1981: Media Reports of Two Child Sexual Assault Cases Stimulated Concerned Citizens from Waterloo Region and London
Media reports of two child sexual assault cases stimulated concerned citizens from Waterloo Region and London to gather 40,000 signatures on a petition to the Minister of Justice seeking tougher sentencing.
1981: Citizens Concerned with Crime Against Children (4Cs) is Formed
A group of Waterloo Region community volunteers, led by Judy Harding, formed Citizens Concerned with Crimes Against Children (4Cs) to address the lack of community services and prevention programs as well as the insensitivity of the Court to victims and their families and public ignorance of the facts of sexual abuse. Volunteers educated themselves about child sexual abuse and determined that prevention depends on community awareness and support.

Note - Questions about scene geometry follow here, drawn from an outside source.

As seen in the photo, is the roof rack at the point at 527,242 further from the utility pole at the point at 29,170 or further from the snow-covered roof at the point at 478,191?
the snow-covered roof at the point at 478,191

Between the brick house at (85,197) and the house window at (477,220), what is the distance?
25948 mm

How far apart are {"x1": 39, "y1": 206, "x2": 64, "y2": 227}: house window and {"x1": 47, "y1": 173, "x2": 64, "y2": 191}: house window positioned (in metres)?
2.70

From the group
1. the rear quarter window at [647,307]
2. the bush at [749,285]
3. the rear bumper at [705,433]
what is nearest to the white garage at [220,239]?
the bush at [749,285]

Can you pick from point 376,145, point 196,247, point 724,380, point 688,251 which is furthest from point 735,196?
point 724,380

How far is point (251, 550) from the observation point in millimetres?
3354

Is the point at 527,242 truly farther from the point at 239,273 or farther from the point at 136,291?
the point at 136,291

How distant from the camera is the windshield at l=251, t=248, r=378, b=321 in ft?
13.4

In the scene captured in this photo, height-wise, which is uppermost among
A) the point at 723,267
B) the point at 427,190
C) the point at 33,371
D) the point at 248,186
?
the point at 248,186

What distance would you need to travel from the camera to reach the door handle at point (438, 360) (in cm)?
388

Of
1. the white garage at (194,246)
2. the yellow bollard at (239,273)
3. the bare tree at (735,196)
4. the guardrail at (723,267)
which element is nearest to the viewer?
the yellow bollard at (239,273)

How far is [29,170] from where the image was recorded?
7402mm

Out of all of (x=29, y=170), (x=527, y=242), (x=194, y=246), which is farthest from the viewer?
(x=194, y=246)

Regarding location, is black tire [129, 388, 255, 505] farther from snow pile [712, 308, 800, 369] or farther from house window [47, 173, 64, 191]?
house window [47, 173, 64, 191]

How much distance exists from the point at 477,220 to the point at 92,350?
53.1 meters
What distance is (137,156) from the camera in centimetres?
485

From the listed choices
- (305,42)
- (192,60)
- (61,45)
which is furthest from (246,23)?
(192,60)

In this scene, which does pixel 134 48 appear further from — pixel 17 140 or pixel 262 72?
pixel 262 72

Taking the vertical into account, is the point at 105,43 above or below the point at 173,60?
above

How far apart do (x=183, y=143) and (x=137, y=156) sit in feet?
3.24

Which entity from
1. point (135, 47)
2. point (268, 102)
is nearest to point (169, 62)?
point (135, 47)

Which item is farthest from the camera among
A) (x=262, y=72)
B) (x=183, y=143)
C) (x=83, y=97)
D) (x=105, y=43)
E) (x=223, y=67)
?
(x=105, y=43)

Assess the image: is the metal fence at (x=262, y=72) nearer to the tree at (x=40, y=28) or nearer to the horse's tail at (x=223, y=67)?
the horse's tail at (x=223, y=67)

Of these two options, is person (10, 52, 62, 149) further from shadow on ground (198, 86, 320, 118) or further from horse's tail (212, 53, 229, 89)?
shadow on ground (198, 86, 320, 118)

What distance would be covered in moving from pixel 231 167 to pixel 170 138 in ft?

1982: 4Cs Embarked on a Public Education Program
4Cs embarked on a public education program, developing a colouring book entitled Talking and Drawing About It for use by parents along with a video and guide entitled Talk About It for use by teachers.
A service was established to ensure that sexual assault victims were aware of counselling services.
1983: 4Cs Was Incorporated
Citizens Concerned with Crimes Against Children (4Cs) was incorporated and obtained status as a registered charity.
1980s: Progress Made in the Treatment of Children and Youth as Victims
A 4Cs group was also established in both Cambridge and Guelph. One year later, Cambridge merged with Kitchener-Waterloo (KW) while Guelph contracted with KW’s 4Cs staff to provide child witness services in Guelph and Wellington County.
Progress was made in the treatment of children and youth as victims and witnesses before the criminal courts, including:
- child and youth witnesses were now allowed to testify outside the courtroom or behind screens,
- the use of videotaped evidence of children and youth was permitted,
- the court was required to consider a victim impact statement at the time of sentencing an offender, and
- victim surcharges, to be used for victim assistance, became part of Canada’s sentencing law.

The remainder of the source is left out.